Nvidia Volta Speculation Thread

They are skipping 10nm, 7nm will be their next node, as for the release timeframe for Volta, it's certainly been accelerated, and since it will still be on 16nm I see no reason for them not to release it, there won't be prohibitive cost increase or anything. I imagine the chips at each tier will be larger, they each have 25% more area to go

Typo..I meant to say 10nm.. Also I should have clarified..I was referring to GV100 specifically. GP100 is pretty much maxed out in terms of die size and GV100 couldn't be much larger. They would probably be able to increase density a bit but would basically have to increase perf/W and/or perf/mm2 to see a substantial gain over GP100. Given how efficient Pascal already is..I wonder how much scope there is.
 
Skipping 10nm correlates well with skipping mobile.
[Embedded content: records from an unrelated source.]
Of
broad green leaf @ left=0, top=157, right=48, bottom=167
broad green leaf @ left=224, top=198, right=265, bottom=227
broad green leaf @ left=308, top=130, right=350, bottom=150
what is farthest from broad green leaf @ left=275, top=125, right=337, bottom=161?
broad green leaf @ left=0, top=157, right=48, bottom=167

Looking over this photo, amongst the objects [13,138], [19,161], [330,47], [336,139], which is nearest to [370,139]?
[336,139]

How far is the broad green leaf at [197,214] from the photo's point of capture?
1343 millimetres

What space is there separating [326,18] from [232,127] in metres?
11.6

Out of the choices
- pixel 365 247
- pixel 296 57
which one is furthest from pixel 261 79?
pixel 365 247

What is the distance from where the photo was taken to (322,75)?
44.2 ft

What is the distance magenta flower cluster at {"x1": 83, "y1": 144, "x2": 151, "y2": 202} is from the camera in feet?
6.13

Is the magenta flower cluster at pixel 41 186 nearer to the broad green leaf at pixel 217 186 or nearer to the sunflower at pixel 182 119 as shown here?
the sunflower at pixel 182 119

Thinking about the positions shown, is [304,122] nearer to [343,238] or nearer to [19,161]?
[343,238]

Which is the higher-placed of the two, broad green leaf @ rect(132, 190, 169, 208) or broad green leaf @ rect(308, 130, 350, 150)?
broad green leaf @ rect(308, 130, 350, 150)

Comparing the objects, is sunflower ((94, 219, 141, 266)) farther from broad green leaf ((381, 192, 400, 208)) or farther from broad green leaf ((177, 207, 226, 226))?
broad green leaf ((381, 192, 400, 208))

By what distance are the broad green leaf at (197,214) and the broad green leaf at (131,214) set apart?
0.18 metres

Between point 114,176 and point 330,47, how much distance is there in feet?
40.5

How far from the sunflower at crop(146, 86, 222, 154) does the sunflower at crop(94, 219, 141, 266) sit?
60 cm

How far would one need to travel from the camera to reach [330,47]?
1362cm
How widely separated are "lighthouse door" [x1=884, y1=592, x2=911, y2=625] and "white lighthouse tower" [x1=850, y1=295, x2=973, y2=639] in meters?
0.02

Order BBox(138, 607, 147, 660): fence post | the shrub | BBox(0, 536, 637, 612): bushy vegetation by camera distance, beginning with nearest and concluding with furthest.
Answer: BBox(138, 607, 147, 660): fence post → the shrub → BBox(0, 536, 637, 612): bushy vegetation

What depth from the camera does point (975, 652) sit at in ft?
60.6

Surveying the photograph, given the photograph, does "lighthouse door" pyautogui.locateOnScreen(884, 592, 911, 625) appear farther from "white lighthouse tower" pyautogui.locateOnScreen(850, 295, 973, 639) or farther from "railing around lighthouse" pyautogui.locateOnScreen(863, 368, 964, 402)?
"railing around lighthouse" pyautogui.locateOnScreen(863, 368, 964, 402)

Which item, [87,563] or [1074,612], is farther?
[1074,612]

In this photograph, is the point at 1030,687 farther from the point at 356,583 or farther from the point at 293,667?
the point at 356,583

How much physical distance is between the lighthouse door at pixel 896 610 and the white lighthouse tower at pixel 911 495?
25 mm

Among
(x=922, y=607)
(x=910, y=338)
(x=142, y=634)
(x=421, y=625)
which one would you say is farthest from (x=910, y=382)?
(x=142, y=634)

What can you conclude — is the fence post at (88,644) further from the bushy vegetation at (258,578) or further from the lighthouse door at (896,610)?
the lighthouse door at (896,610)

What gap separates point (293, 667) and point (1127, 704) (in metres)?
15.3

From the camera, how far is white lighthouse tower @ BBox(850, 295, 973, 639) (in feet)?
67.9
Is Volta pretty much a refinement of Pascal? So far what I remember is known is :
- RAS features (Reliability, Availability and Serviceablility), for Tegra
- NV Link 2.0, as in faster/better/"this time it's a coherent interface, we promise", for HPC

I will compare it to Intel's Haswell-EP vs Haswell-EX :
- RAS features
- Transactional memory features can actually be used

It's a better improvement than GK210 vs GK110.
 
Me neither and if the rumours that NV is skipping 10nm are true and Volta is still on 16nm..NV will have to do another Maxwell as they will be area and power limited. I'm not sure if GDDR6 is a necessity as such. They'll get a bit more out of delta compression (Diminishing returns there though) and GDDR5X will scale to at least 14 Gbps which is 40% higher than what they're shipping today. That should be enough to tide them over.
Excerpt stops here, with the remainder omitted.